Definition 2.42 (Infimum and supremum in extended real line)

Let \(A\) be a subset of \(\RR\).

  • If \(A\) is bounded from below, then \(\inf A\) denotes its greatest lower bound.

  • If \(A\) is bounded from above, then \(\sup A\) denotes its least upper bound.

  • If \(A\) is not bounded from below, we write: \(\inf A = -\infty\).

  • If \(A\) is not bounded from above, we write: \(\sup A = \infty\).

  • For an empty set, we follow the convention as: \(\inf \EmptySet = \infty\) and \(\sup \EmptySet = -\infty\).

2.4.2. Arithmetic#

Definition 2.43 (Extended valued arithmetic)

The arithmetic between real numbers and the infinite values is defined as below:

\[\begin{split} \begin{aligned} & a + \infty = \infty + a = \infty \quad (-\infty < a < \infty)\\ & a - \infty = -\infty + a = -\infty \quad (-\infty < a < \infty)\\ & a \times \infty = \infty \times a = \infty \quad (0 < a < \infty)\\ & a \times (-\infty) = (-\infty) \times a = -\infty \quad (0 < a < \infty)\\ & a \times \infty = \infty \times a = -\infty \quad (-\infty < a < 0)\\ & a \times (-\infty) = (-\infty) \times a = \infty \quad (-\infty < a < 0)\\ & \frac{a}{\pm \infty} = 0\quad (-\infty < a < \infty) \end{aligned} \end{split}\]

The arithmetic between infinities is defined as follows:

\[\begin{split} \begin{aligned} &\infty + \infty = \infty\\ &(-\infty) + (-\infty) = -\infty\\ &\infty \times \infty = \infty\\ &(-\infty) \times (-\infty) = \infty\\ &(-\infty) \times \infty = -\infty\\ &\infty \times (-\infty) = -\infty \end{aligned} \end{split}\]

Usually, multiplication of infinities with zero is left undefined. But for the purposes of mathematical analysis and optimization, it is useful to define as follows:

\[ 0 \times \infty = \infty \times 0 = 0 \times (-\infty) = (-\infty) \times 0 = 0. \]

2.4.3. Sequences, Series and Convergence#

Definition 2.44 (Convergence to infinities)

A sequence \(\{ x_n\}\) of \(\RR\) converges to \(\infty\) if for every \(M > 0\), there exists \(n_0\) (depending on M) such that \(x_n > M\) for all \(n > n_0\).

We denote this by:

\[ \lim x_n = \infty. \]

A sequence \(\{ x_n\}\) of \(\RR\) converges to \(-\infty\) if for every \(M < 0\), there exists \(n_0\) (depending on M) such that \(x_n < M\) for all \(n > n_0\).

We denote this by:

\[ \lim x_n = -\infty. \]

We can reformulate Theorem 2.6 as:

Theorem 2.32 (Convergence of monotone sequences)

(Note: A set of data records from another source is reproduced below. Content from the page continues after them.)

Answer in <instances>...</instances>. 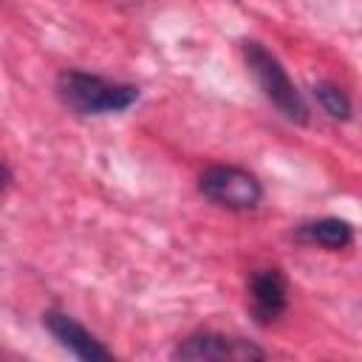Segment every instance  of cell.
Returning <instances> with one entry per match:
<instances>
[{
    "label": "cell",
    "instance_id": "obj_1",
    "mask_svg": "<svg viewBox=\"0 0 362 362\" xmlns=\"http://www.w3.org/2000/svg\"><path fill=\"white\" fill-rule=\"evenodd\" d=\"M57 96L68 110L79 116H110V113H124L127 107H133L141 90L136 85L113 82L90 71L65 68L57 76Z\"/></svg>",
    "mask_w": 362,
    "mask_h": 362
},
{
    "label": "cell",
    "instance_id": "obj_2",
    "mask_svg": "<svg viewBox=\"0 0 362 362\" xmlns=\"http://www.w3.org/2000/svg\"><path fill=\"white\" fill-rule=\"evenodd\" d=\"M243 59H246V68L255 76L257 88L277 107V113L294 124H305L308 122V105H305L300 88L294 85V79L288 76V71L283 68V62L257 40L243 42Z\"/></svg>",
    "mask_w": 362,
    "mask_h": 362
},
{
    "label": "cell",
    "instance_id": "obj_3",
    "mask_svg": "<svg viewBox=\"0 0 362 362\" xmlns=\"http://www.w3.org/2000/svg\"><path fill=\"white\" fill-rule=\"evenodd\" d=\"M198 192L223 209L232 212H252L263 201V184L255 173L235 167V164H212L198 178Z\"/></svg>",
    "mask_w": 362,
    "mask_h": 362
},
{
    "label": "cell",
    "instance_id": "obj_4",
    "mask_svg": "<svg viewBox=\"0 0 362 362\" xmlns=\"http://www.w3.org/2000/svg\"><path fill=\"white\" fill-rule=\"evenodd\" d=\"M266 351L249 339L240 337H226L218 331H201V334H189L184 339H178V345L173 348V359H184V362H246V359H263Z\"/></svg>",
    "mask_w": 362,
    "mask_h": 362
},
{
    "label": "cell",
    "instance_id": "obj_5",
    "mask_svg": "<svg viewBox=\"0 0 362 362\" xmlns=\"http://www.w3.org/2000/svg\"><path fill=\"white\" fill-rule=\"evenodd\" d=\"M249 308L257 325H274L288 311V280L280 269H257L249 274Z\"/></svg>",
    "mask_w": 362,
    "mask_h": 362
},
{
    "label": "cell",
    "instance_id": "obj_6",
    "mask_svg": "<svg viewBox=\"0 0 362 362\" xmlns=\"http://www.w3.org/2000/svg\"><path fill=\"white\" fill-rule=\"evenodd\" d=\"M42 325L45 331L57 339L59 348H65L71 356L85 359V362H102V359H113V351L107 345H102V339H96L79 320H74L65 311L48 308L42 314Z\"/></svg>",
    "mask_w": 362,
    "mask_h": 362
},
{
    "label": "cell",
    "instance_id": "obj_7",
    "mask_svg": "<svg viewBox=\"0 0 362 362\" xmlns=\"http://www.w3.org/2000/svg\"><path fill=\"white\" fill-rule=\"evenodd\" d=\"M294 238L300 243H308V246L342 252L354 243V226L345 218H314V221H303L294 229Z\"/></svg>",
    "mask_w": 362,
    "mask_h": 362
},
{
    "label": "cell",
    "instance_id": "obj_8",
    "mask_svg": "<svg viewBox=\"0 0 362 362\" xmlns=\"http://www.w3.org/2000/svg\"><path fill=\"white\" fill-rule=\"evenodd\" d=\"M314 99L322 107V113L331 116L334 122H348L354 116L351 96L339 85H334V82H317L314 85Z\"/></svg>",
    "mask_w": 362,
    "mask_h": 362
},
{
    "label": "cell",
    "instance_id": "obj_9",
    "mask_svg": "<svg viewBox=\"0 0 362 362\" xmlns=\"http://www.w3.org/2000/svg\"><path fill=\"white\" fill-rule=\"evenodd\" d=\"M11 184V173H8V167L0 161V189H6Z\"/></svg>",
    "mask_w": 362,
    "mask_h": 362
}]
</instances>
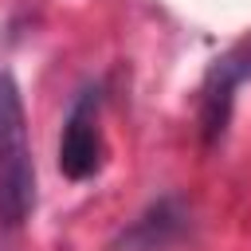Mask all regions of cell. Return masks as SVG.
I'll list each match as a JSON object with an SVG mask.
<instances>
[{
    "instance_id": "obj_1",
    "label": "cell",
    "mask_w": 251,
    "mask_h": 251,
    "mask_svg": "<svg viewBox=\"0 0 251 251\" xmlns=\"http://www.w3.org/2000/svg\"><path fill=\"white\" fill-rule=\"evenodd\" d=\"M35 208V161L16 78L0 67V231H20Z\"/></svg>"
},
{
    "instance_id": "obj_3",
    "label": "cell",
    "mask_w": 251,
    "mask_h": 251,
    "mask_svg": "<svg viewBox=\"0 0 251 251\" xmlns=\"http://www.w3.org/2000/svg\"><path fill=\"white\" fill-rule=\"evenodd\" d=\"M247 78H251V43H243L231 55L216 59V67L204 78V98H200V129H204V141H216L224 133L227 114H231V98H235V90Z\"/></svg>"
},
{
    "instance_id": "obj_2",
    "label": "cell",
    "mask_w": 251,
    "mask_h": 251,
    "mask_svg": "<svg viewBox=\"0 0 251 251\" xmlns=\"http://www.w3.org/2000/svg\"><path fill=\"white\" fill-rule=\"evenodd\" d=\"M102 165V133H98V90H82L63 122L59 137V169L71 180L94 176Z\"/></svg>"
}]
</instances>
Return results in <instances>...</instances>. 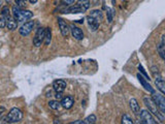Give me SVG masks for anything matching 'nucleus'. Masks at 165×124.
Wrapping results in <instances>:
<instances>
[{
    "mask_svg": "<svg viewBox=\"0 0 165 124\" xmlns=\"http://www.w3.org/2000/svg\"><path fill=\"white\" fill-rule=\"evenodd\" d=\"M70 124H83V120H77V121H74V122H71Z\"/></svg>",
    "mask_w": 165,
    "mask_h": 124,
    "instance_id": "obj_32",
    "label": "nucleus"
},
{
    "mask_svg": "<svg viewBox=\"0 0 165 124\" xmlns=\"http://www.w3.org/2000/svg\"><path fill=\"white\" fill-rule=\"evenodd\" d=\"M66 88V82L63 80H56L53 83V89L55 92H63Z\"/></svg>",
    "mask_w": 165,
    "mask_h": 124,
    "instance_id": "obj_8",
    "label": "nucleus"
},
{
    "mask_svg": "<svg viewBox=\"0 0 165 124\" xmlns=\"http://www.w3.org/2000/svg\"><path fill=\"white\" fill-rule=\"evenodd\" d=\"M1 16H2V17H4L5 19H9L10 17V12H9V6H4L3 9H2Z\"/></svg>",
    "mask_w": 165,
    "mask_h": 124,
    "instance_id": "obj_24",
    "label": "nucleus"
},
{
    "mask_svg": "<svg viewBox=\"0 0 165 124\" xmlns=\"http://www.w3.org/2000/svg\"><path fill=\"white\" fill-rule=\"evenodd\" d=\"M122 123L123 124H132L133 123V120L129 117V115H124L123 118H122Z\"/></svg>",
    "mask_w": 165,
    "mask_h": 124,
    "instance_id": "obj_26",
    "label": "nucleus"
},
{
    "mask_svg": "<svg viewBox=\"0 0 165 124\" xmlns=\"http://www.w3.org/2000/svg\"><path fill=\"white\" fill-rule=\"evenodd\" d=\"M45 28L44 27H39L37 29L36 33H35V36L33 38V45L35 47H40L42 44V42L45 40Z\"/></svg>",
    "mask_w": 165,
    "mask_h": 124,
    "instance_id": "obj_5",
    "label": "nucleus"
},
{
    "mask_svg": "<svg viewBox=\"0 0 165 124\" xmlns=\"http://www.w3.org/2000/svg\"><path fill=\"white\" fill-rule=\"evenodd\" d=\"M153 94V100L156 104V106L158 107V109L160 110L161 113H165V98L162 93H156L154 92Z\"/></svg>",
    "mask_w": 165,
    "mask_h": 124,
    "instance_id": "obj_4",
    "label": "nucleus"
},
{
    "mask_svg": "<svg viewBox=\"0 0 165 124\" xmlns=\"http://www.w3.org/2000/svg\"><path fill=\"white\" fill-rule=\"evenodd\" d=\"M6 26V19L4 17H2V16H0V28H4V27Z\"/></svg>",
    "mask_w": 165,
    "mask_h": 124,
    "instance_id": "obj_28",
    "label": "nucleus"
},
{
    "mask_svg": "<svg viewBox=\"0 0 165 124\" xmlns=\"http://www.w3.org/2000/svg\"><path fill=\"white\" fill-rule=\"evenodd\" d=\"M96 120H97L96 116L92 114L90 116H88V117L83 121V124H93V123L96 122Z\"/></svg>",
    "mask_w": 165,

Every monotone sequence of real numbers converges to a number in \(\ERL\).

Proof. Let \(\{x_n\}\) be an increasing sequence. If it is bounded then by Theorem 2.6, it converges to a real number.

Assume it to be unbounded (from above). Then, for every \(M > 0\), there exists \(n_0\) (depending on M) such that \(x_n > M\) for all \(n > n_0\). Then, by Definition 2.44, it converges to \(\infty\).

Let \(\{x_n\}\) be a decreasing sequence. If it is bounded then by Theorem 2.6, it converges to a real number.

Assume it to be unbounded (from below). Then, for every \(M < 0\), there exists \(n_0\) (depending on M) such that \(x_n < M\) for all \(n > n_0\). Then, by Definition 2.44, it converges to \(-\infty\).

Thus, every monotone sequence either converges to a real number or it converges to one of the infinities.

Remark 2.13 (Infinite sums)

Consider a series \(\sum x_n\). If the sequence of partial sums converges to \(\infty\), we say that \(\sum x_n = \infty\) i.e. the sum of the series is infinite. Similarly, if the sequence of partial sums converges to \(-\infty\), we say that \(\sum x_n = -\infty\).

Remark 2.14

Every series of non-negative real numbers converges in \(\ERL\).

Proof. The sequence of partial sums is an increasing sequence. By Theorem 2.32, it converges either to a real number or to \(\infty\).